Two classic breakfast items, cinnamon rolls and pancakes, magically combined to form one delicious dish of Cinnamon Roll Pancakes. With swirls of cinnamon and sugar, weekend brunch never tasted so decadent!
Yep, that's right. Two classic breakfast items, cinnamon rolls and pancake, magically combined to form one delicious dish. It seems like every weekend on Saturday morning, I struggle to make the decision of what to make the kids for breakfast. It's always - pancakes or cinnamon rolls? So why not have Cinnamon Roll Pancakes?!
With this cinnamon roll pancake recipe you get all of the fluffy deliciousness of pancakes, along with the cinnamon flavor from cinnamon rolls. And as a bonus? A cream cheese glaze on top!
This cinnamon pancake recipe is a fluffy homemade pancake, filled with warm spices!
Flour - I always use unbleached all purpose flour when I make these pancakes.
Baking Powder - baking powder is what helps these pancakes rise quickly, making them super fluffy.
Cinnamon - of course we need cinnamon in Cinnamon Roll Pancakes! This recipe has an entire tablespoon of cinnamon.
Sugar - to slightly sweeten the pancakes.
Eggs - eggs act as a binder in this pancake recipe.
Milk - I have used cows milk and almond milk in this recipe with good results. Buttermilk would also be a great option.
Maple Syrup - maple syrup is in the pancake batter, adding some maple flavor and more sweetness to these pancakes.

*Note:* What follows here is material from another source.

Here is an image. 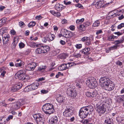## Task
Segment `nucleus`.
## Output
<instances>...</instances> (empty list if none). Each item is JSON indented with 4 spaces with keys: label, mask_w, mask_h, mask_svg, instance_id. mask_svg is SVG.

Butter - a little melted butter is in the pancake batter to make them tender.
Vanilla - vanilla extract adds its delicious vanilla flavor to the pancakes.
Cream Cheese - of course I had to drizzle the cinnamon roll pancakes with a cream cheese frosting!
Powdered Sugar - powdered sugar sweetens the cream cheese drizzle.
This homemade pancake recipe is super easy to mix together and way more delicious than boxed pancakes!
Mix the dry ingredients. In a large mixing bowl, whisk together the flour, baking powder, sugar, cinnamon, and salt.
Mix the wet ingredients. In a medium bowl, whisk together the eggs, milk, maple syrup, melted butter, and vanilla extract.
Combine. Add the wet ingredients to the dry ingredients and mix together with a rubber spatula until just combined. Don't over-mix the batter.
Make the Cream Cheese Frosting. In a small bowl, mix together the cream cheese, powdered sugar, melted butter, and milk until well combined. Set aside.
Cook. Preheat a griddle over medium heat. Add ¼ cup of batter to the griddle, fitting as many pancakes as you can, and cook until bubbles start to form, about 2-3 minutes. Flip and cook another minute.
Serve. Serve the pancakes drizzled with the cream cheese frosting. Enjoy!
These pancakes are the perfect solution for the weekend mornings when you are seriously craving a big, soft, frosted cinnamon roll but you don't have a can of Grand's cinnamon rolls in your fridge and you don't want to wait a couple of hours to make them from scratch (who does?!). I would bet you some serious cash that you have all of the ingredients for these pancakes in your pantry, making them the saving grace to your "gotta-have-a-cinnamon-roll" morning.
Storage. Store leftover pancakes in an airtight container in the fridge for 4-5 days. Reheat in the microwave or the toaster.
Freeze. You can definitely freeze these pancakes (without the frosting). Place them on a baking sheet lined with parchment paper in a single layer. Freeze for 1 hour to partially freeze them and then transfer them to an airtight container. Partially freezing them first keeps them from sticking to each other.
Use a nonstick griddle or pan. Or grease your griddle well, so your pancake batter does not stick!
Ice cream scoop. Use an ice cream scoop or measuring cup for measuring the batter. An ice cream scoop in particular makes it really easy to get the cinnamon roll pancake batter onto the griddle.
Keep heat at medium to medium low. This will ensure that the pancakes don't burn and the middle of the pancakes are cooked through.
Serving suggestions. These pancakes are delicious with some scrambled eggs and Jalapeno Bacon!